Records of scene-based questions
________________________
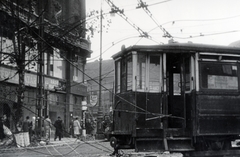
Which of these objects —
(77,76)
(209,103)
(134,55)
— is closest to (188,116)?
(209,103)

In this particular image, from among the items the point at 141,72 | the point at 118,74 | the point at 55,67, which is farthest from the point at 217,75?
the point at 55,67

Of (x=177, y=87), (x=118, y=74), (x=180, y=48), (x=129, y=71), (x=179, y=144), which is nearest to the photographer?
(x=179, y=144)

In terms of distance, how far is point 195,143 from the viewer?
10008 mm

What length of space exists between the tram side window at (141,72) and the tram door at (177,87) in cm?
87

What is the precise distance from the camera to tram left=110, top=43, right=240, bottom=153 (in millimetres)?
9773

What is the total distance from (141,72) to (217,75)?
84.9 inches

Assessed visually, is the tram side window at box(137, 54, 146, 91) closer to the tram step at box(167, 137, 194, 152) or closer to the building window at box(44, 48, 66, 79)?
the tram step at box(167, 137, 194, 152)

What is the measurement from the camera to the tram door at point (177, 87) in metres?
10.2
________________________
## Exercise
Would you transcribe every row above word for word, leaving out the pictures?

## Answer to this problem
Which of these objects —
(77,76)
(209,103)
(134,55)
— is closest to (188,116)?
(209,103)

In this particular image, from among the items the point at 141,72 | the point at 118,74 | the point at 55,67, which is farthest from the point at 217,75?
the point at 55,67

Of (x=177, y=87), (x=118, y=74), (x=180, y=48), (x=129, y=71), (x=179, y=144), which is nearest to the photographer?
(x=179, y=144)

In terms of distance, how far is point 195,143 from the viewer?
10008 mm

What length of space exists between the tram side window at (141,72) and the tram door at (177,87) in cm?
87

What is the precise distance from the camera to tram left=110, top=43, right=240, bottom=153 (in millimetres)?
9773

What is the total distance from (141,72) to (217,75)?
84.9 inches

Assessed visually, is the tram side window at box(137, 54, 146, 91) closer to the tram step at box(167, 137, 194, 152) or closer to the building window at box(44, 48, 66, 79)?
the tram step at box(167, 137, 194, 152)

What is the measurement from the camera to the tram door at point (177, 87) in metres?
10.2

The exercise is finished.